Monday 7 February 2011

Gardens and the Great Disconnect

You may be aware of a term that’s doing the rounds – the political ‘disconnect’ in this country.  With the media and politicians on one side of the divide and the ‘ordinary’ public on the other. The people on each side of this inviolable divide inhabit different worlds, they come from different backgrounds, they have each been through educational establishments so different there is no way on earth they can really understand each other.

A hundred years ago you had a party on one side whose spokespeople were drawn from the great mass of the working class. The other party was of and for the property owners, the landowners. It was a class based divide but each side was represented in Parliament.  And in the media there were plenty of people who had worked their way up through apprenticeships and local papers who could call themselves working class.

The class divide has gone and with it almost any remnants of the representatives of ‘normal’ people.  ‘Normal’? ‘Ordinary’? This is one of the problems there’s not even really a word for us.

This great majority, this huge middle mass (we’re not working class or middle class these are too specific and nowadays middle class tends to mean very well off) is not represented. The people in parliament and the people running the media have no idea what we want, what we aspire to, what we fear. We are ruled but not represented.

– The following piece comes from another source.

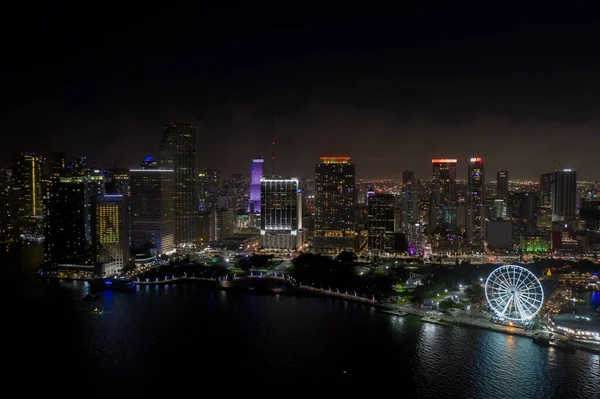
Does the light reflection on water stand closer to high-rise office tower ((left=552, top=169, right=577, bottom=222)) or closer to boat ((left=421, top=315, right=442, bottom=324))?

When Gordon Brown called Gillian Duffy a ‘bigot’ it wasn’t a seismic moment because he was rude, it was seismic because it showed this disconnect, this lack of understanding, it showed with crystal clarity the two worlds – the rulers and the ruled.

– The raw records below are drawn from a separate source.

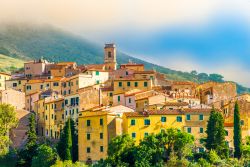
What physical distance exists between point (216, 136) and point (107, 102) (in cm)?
2049

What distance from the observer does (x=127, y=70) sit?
105812mm

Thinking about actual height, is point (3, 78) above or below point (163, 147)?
above

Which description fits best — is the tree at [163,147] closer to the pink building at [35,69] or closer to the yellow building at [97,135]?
the yellow building at [97,135]

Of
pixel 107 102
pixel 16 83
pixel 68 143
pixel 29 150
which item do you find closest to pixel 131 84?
pixel 107 102

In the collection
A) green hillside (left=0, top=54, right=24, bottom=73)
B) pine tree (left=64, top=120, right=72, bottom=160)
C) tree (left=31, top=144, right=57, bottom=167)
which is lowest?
tree (left=31, top=144, right=57, bottom=167)

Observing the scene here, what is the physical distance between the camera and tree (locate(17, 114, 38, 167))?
271ft

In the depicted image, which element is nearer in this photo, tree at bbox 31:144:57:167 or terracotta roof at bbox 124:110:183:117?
tree at bbox 31:144:57:167

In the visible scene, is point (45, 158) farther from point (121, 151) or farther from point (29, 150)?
point (121, 151)

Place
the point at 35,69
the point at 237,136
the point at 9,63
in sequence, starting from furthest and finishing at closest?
the point at 9,63 < the point at 35,69 < the point at 237,136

So what’s this got to do with gardens? Well in some ways gardens are different, the world of gardens has always been run by the toffs; the Gertrudes and the Christophers. The working gardeners were happy to doff their caps and never thought to try to take over.

But the world’s not divided into upper and working any more and gardens haven’t caught on yet. This middle mass now has the means, the time and the wish to create their own gardens and outside spaces.  The old advice, the old books, the old programmes, based on the idea of large gardens, time-rich, cash-rich, horticulturally inclined people looks increasingly out of touch and disconnected from reality.